Summary of key points: –
- RBNZ claim victory on inflation – it appears premature
- Australian and Japanese interest rate differentials to the USD close-up
RBNZ claim victory on inflation – it appears premature
Reserve Bank of New Zealand (“RBNZ”) Governor, Adrian Orr took a fair amount of flak from journalists in the post-statement media conference last Wednesday and from Government MP’s in the select committee the following day.

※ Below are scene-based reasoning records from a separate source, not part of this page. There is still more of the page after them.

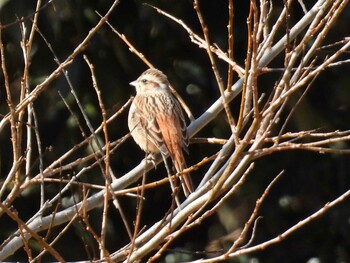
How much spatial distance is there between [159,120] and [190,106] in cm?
173

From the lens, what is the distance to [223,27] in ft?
26.4

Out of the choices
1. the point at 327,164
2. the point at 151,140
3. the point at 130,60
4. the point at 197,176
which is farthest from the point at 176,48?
the point at 151,140

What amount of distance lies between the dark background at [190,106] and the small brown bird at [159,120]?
0.81 meters

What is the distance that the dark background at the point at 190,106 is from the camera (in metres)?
7.80

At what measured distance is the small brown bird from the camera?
19.4ft

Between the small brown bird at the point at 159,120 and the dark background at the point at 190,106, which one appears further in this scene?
the dark background at the point at 190,106

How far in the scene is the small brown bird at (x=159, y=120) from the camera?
5.93 meters

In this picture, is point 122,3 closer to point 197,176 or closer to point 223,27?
point 223,27

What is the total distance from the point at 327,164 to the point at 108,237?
1803 mm

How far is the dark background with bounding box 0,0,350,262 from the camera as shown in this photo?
307 inches

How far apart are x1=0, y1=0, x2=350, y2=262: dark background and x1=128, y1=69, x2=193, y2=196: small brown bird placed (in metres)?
0.81

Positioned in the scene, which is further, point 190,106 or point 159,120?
point 190,106

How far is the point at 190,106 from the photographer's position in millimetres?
8172

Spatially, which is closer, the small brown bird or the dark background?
the small brown bird
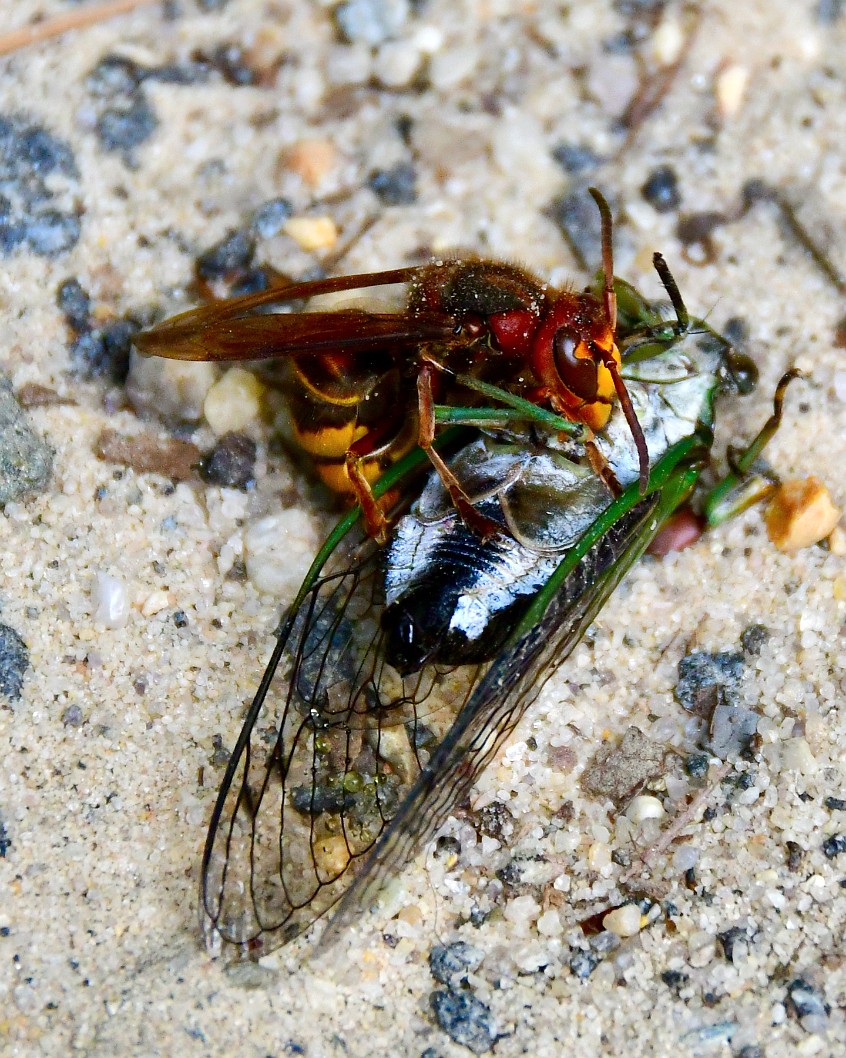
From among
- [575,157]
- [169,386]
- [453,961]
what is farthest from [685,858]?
[575,157]

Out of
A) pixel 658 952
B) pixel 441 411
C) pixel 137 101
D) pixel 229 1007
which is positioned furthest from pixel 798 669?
pixel 137 101

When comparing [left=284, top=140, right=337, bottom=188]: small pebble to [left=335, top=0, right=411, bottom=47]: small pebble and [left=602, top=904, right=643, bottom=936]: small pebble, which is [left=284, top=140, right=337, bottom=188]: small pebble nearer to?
[left=335, top=0, right=411, bottom=47]: small pebble

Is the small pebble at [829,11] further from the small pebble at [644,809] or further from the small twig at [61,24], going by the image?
the small pebble at [644,809]

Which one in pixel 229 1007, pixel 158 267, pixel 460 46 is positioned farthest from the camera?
pixel 460 46

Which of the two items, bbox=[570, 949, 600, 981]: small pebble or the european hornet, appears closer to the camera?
bbox=[570, 949, 600, 981]: small pebble

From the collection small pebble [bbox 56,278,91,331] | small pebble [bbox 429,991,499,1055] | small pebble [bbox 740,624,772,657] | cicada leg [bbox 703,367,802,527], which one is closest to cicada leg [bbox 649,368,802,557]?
cicada leg [bbox 703,367,802,527]

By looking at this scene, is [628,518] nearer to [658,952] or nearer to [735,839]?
[735,839]
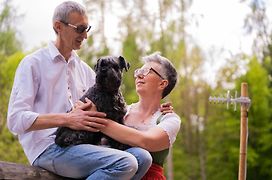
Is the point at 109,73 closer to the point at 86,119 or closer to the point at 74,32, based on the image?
the point at 86,119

The pointed questions were about back-flips and 180- degree U-turns from the 22 May Monetary Policy Statement to the 14 August statement on the economic outlook, inflation forecasts and the timing of interest rate cuts. However, the criticism of the RBNZ and whether they got it right or wrong, does not really mean anything of any significance on a go-forward basis. We did not expect the RBNZ to cut rates so early before the Fed cut their interest rates in the US next month, however the sharp deterioration of the New Zealand economy over recent months determined that the RBNZ could move earlier. The local interest rate market had a 0.25% cut 80% priced-in to the forward curve before the statement, so descriptions of a “surprise” cut were not that accurate. The NZD/USD FX market was at a more balanced 50/50 pricing before the decision, therefore there was some immediate NZ dollar selling, depreciating the Kiwi from 0.6080 to a low of 0.5980. Previous “Orr specials” of wrong-footing the financial markets have sent the Kiwi dollar one cent lower, however the short-term/knee-jerk reactive selling is generally not long lasting, and the NZD/USD exchange rate more often than not returns to the pre-RBNZ statement level within a week. By the FX market close on Friday 16th August, the Kiwi dollar was already trading back up to 0.6060 on a weaker USD.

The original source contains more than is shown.